Data supplied —

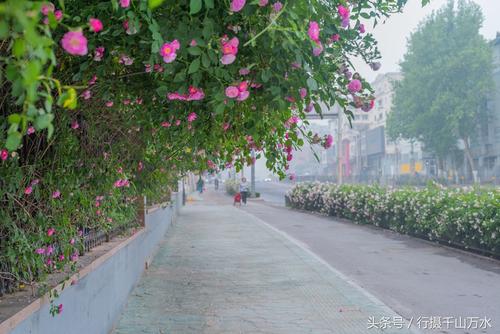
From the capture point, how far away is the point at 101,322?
5371 millimetres

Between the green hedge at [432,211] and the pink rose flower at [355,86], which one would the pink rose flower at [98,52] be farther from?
the green hedge at [432,211]

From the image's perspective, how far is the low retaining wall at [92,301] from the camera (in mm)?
3436

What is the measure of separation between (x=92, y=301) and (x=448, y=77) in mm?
49789

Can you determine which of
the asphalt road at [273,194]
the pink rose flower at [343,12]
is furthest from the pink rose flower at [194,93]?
the asphalt road at [273,194]

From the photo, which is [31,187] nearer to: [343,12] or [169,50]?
[169,50]

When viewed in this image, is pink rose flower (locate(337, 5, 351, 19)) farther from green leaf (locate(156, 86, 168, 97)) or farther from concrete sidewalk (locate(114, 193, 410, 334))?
concrete sidewalk (locate(114, 193, 410, 334))

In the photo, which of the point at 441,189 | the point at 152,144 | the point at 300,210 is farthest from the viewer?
the point at 300,210

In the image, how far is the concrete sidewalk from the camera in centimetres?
608

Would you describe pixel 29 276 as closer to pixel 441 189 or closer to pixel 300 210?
pixel 441 189

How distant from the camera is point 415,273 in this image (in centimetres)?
953

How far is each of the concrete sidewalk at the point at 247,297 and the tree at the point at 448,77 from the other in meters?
40.3

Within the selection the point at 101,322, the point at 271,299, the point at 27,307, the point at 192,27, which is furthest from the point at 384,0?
the point at 271,299

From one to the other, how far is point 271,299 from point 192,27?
5392 mm

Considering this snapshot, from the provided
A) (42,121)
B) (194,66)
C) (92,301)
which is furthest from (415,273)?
(42,121)
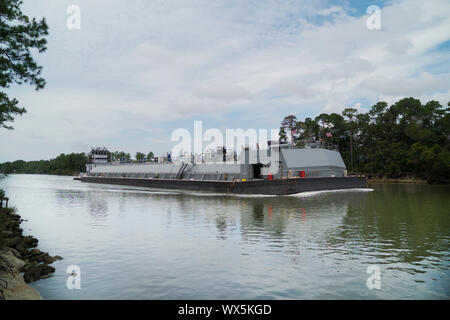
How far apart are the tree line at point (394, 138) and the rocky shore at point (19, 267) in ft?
184

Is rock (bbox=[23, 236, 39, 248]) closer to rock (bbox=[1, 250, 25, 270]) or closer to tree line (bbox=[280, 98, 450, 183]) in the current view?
rock (bbox=[1, 250, 25, 270])

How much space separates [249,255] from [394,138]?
85687 mm

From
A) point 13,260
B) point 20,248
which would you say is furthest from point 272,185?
point 13,260

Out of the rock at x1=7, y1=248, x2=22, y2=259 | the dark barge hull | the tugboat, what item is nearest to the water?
the rock at x1=7, y1=248, x2=22, y2=259

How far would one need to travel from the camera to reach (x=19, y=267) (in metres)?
10.1

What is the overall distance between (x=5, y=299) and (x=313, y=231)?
12.5m

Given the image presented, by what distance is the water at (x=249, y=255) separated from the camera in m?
8.47

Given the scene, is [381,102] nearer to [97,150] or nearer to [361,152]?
[361,152]

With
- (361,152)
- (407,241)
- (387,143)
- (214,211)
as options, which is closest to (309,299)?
(407,241)

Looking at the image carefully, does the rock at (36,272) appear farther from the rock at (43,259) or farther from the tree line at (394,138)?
the tree line at (394,138)

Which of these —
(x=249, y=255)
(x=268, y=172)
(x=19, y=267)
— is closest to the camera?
(x=19, y=267)

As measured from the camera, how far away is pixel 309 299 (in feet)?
25.8

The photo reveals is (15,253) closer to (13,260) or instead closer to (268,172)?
(13,260)

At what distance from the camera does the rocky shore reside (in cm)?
782
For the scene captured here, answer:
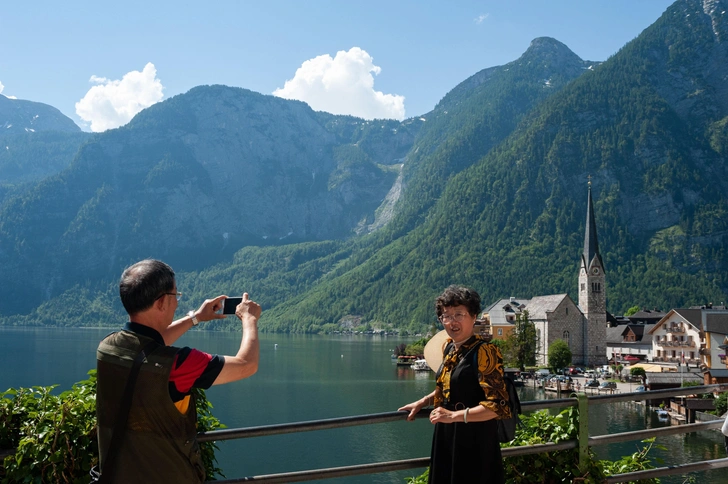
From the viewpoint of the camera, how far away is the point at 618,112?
7431 inches

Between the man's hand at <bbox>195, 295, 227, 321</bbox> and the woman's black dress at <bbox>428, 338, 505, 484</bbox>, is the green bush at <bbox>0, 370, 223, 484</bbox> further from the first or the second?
the woman's black dress at <bbox>428, 338, 505, 484</bbox>

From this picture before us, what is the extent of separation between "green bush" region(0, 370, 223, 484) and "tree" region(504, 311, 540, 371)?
7324cm

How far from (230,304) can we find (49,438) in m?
1.38

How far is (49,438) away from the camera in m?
3.79

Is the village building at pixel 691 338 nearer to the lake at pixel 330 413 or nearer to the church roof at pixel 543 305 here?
the church roof at pixel 543 305

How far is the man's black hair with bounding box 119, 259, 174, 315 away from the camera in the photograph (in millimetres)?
2934

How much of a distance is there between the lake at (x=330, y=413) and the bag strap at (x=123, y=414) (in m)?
25.1

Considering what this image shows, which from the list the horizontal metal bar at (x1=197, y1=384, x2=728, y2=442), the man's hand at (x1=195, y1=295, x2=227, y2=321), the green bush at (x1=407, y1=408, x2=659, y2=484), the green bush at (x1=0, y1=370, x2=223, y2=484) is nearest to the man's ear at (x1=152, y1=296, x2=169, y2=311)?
the man's hand at (x1=195, y1=295, x2=227, y2=321)

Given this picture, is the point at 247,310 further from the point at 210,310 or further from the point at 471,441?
the point at 471,441

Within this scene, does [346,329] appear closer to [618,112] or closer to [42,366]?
[618,112]

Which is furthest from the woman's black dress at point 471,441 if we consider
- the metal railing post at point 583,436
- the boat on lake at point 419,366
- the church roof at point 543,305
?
the church roof at point 543,305

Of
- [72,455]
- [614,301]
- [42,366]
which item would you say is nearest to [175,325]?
[72,455]

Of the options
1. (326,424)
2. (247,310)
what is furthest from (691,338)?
(247,310)

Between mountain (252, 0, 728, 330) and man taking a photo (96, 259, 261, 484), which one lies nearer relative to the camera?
man taking a photo (96, 259, 261, 484)
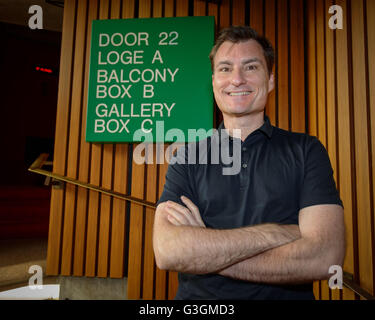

Task —
Rewrite all the entries with "pink rose flower" changed to "pink blossom" everywhere it appears and everything else left as is. Omit the pictures.

Output —
From the capture point, how far away is the point at 101,322?
5371 millimetres

Between the green hedge at [432,211] and the pink blossom at [355,86], which one would the pink blossom at [98,52] be farther from?
the green hedge at [432,211]

From the image's perspective, how far is the low retaining wall at [92,301] from the camera (in mm)?
3436

What is the measure of separation between (x=92, y=301) and (x=448, y=77) in mm?
49789

Can you determine which of
the asphalt road at [273,194]
the pink blossom at [343,12]
is furthest from the pink blossom at [194,93]?
the asphalt road at [273,194]

From the photo, which is [31,187] nearer to: [343,12] or [169,50]?
[169,50]

When viewed in this image, is pink blossom (locate(337, 5, 351, 19)) farther from green leaf (locate(156, 86, 168, 97)) or farther from concrete sidewalk (locate(114, 193, 410, 334))?
concrete sidewalk (locate(114, 193, 410, 334))

In the photo, which of the point at 441,189 | the point at 152,144 | the point at 300,210 is farthest from the viewer?
the point at 300,210

In the image, how far is the concrete sidewalk from the camera in centimetres?
608

Would you describe pixel 29 276 as closer to pixel 441 189 or closer to pixel 300 210?
pixel 441 189

How distant from the camera is point 415,273 in this image (in centimetres)?
953

How far is each of the concrete sidewalk at the point at 247,297 and the tree at the point at 448,77 from the other in meters?
40.3

Within the selection the point at 101,322, the point at 271,299, the point at 27,307, the point at 192,27, which is furthest from the point at 384,0?
the point at 271,299

From one to the other, how far is point 271,299 from point 192,27?
5392 mm

Considering this snapshot, from the provided
A) (42,121)
B) (194,66)
C) (92,301)
which is furthest from (415,273)?
(42,121)
How far apart are the tree line at point (394, 138) and the rocky shore at point (19, 267) in ft?
184

Is rock (bbox=[23, 236, 39, 248]) closer to rock (bbox=[1, 250, 25, 270]) or closer to tree line (bbox=[280, 98, 450, 183]) in the current view?
rock (bbox=[1, 250, 25, 270])

How much space separates [249,255] from [394,138]?
85687 mm

From
A) point 13,260
B) point 20,248
which would you say is furthest from point 272,185?
point 13,260

Out of the rock at x1=7, y1=248, x2=22, y2=259 | the dark barge hull | the tugboat, what item is nearest to the water?
the rock at x1=7, y1=248, x2=22, y2=259

How far would one need to travel from the camera to reach (x=19, y=267) (in metres)?
10.1

What is the overall distance between (x=5, y=299) and (x=313, y=231)?
12.5m

Given the image presented, by what distance is the water at (x=249, y=255) separated from the camera in m?
8.47

Given the scene, is [381,102] nearer to [97,150] or nearer to [361,152]?
[361,152]

With
- (361,152)
- (407,241)
- (387,143)
- (214,211)
as options, which is closest to (309,299)?
(407,241)

Looking at the image carefully, does the rock at (36,272) appear farther from the rock at (43,259) or farther from the tree line at (394,138)?
the tree line at (394,138)

Which of these —
(x=249, y=255)
(x=268, y=172)
(x=19, y=267)
— is closest to the camera?
(x=19, y=267)

As measured from the camera, how far away is pixel 309 299 (in feet)?
25.8

The photo reveals is (15,253) closer to (13,260) or instead closer to (268,172)?
(13,260)

At what distance from the camera does the rocky shore reside (in cm)?
782
For the scene captured here, answer:
From the viewpoint of the camera, how far away is the point at 618,112?
7431 inches

Between the man's hand at <bbox>195, 295, 227, 321</bbox> and the woman's black dress at <bbox>428, 338, 505, 484</bbox>, is the green bush at <bbox>0, 370, 223, 484</bbox> further from the first or the second?
the woman's black dress at <bbox>428, 338, 505, 484</bbox>

From this picture before us, what is the extent of separation between "green bush" region(0, 370, 223, 484) and "tree" region(504, 311, 540, 371)?
7324cm

How far from (230,304) can we find (49,438) in m?
1.38

How far is (49,438) away from the camera in m?
3.79

Is the village building at pixel 691 338 nearer to the lake at pixel 330 413 or nearer to the church roof at pixel 543 305 here?
the church roof at pixel 543 305

How far is the man's black hair with bounding box 119, 259, 174, 315 away from the camera in the photograph (in millimetres)?
2934

How much of a distance is there between the lake at (x=330, y=413) and the bag strap at (x=123, y=414) (in m)?
25.1

Considering what this image shows, which from the list the horizontal metal bar at (x1=197, y1=384, x2=728, y2=442), the man's hand at (x1=195, y1=295, x2=227, y2=321), the green bush at (x1=407, y1=408, x2=659, y2=484), the green bush at (x1=0, y1=370, x2=223, y2=484) is nearest to the man's ear at (x1=152, y1=296, x2=169, y2=311)?
the man's hand at (x1=195, y1=295, x2=227, y2=321)

Given this picture, is the point at 247,310 further from the point at 210,310 or further from the point at 471,441?
the point at 471,441

Within this scene, does [346,329] appear closer to [618,112] or closer to [42,366]?
[618,112]

Which is furthest from the woman's black dress at point 471,441 if we consider
- the metal railing post at point 583,436
- the boat on lake at point 419,366
- the church roof at point 543,305
?
the church roof at point 543,305

Of
- [72,455]
- [614,301]
- [42,366]
which item would you say is nearest to [175,325]?
[72,455]

Of the options
1. (326,424)
2. (247,310)
what is furthest from (691,338)?
(247,310)

Between mountain (252, 0, 728, 330) and man taking a photo (96, 259, 261, 484), which one lies nearer relative to the camera?
man taking a photo (96, 259, 261, 484)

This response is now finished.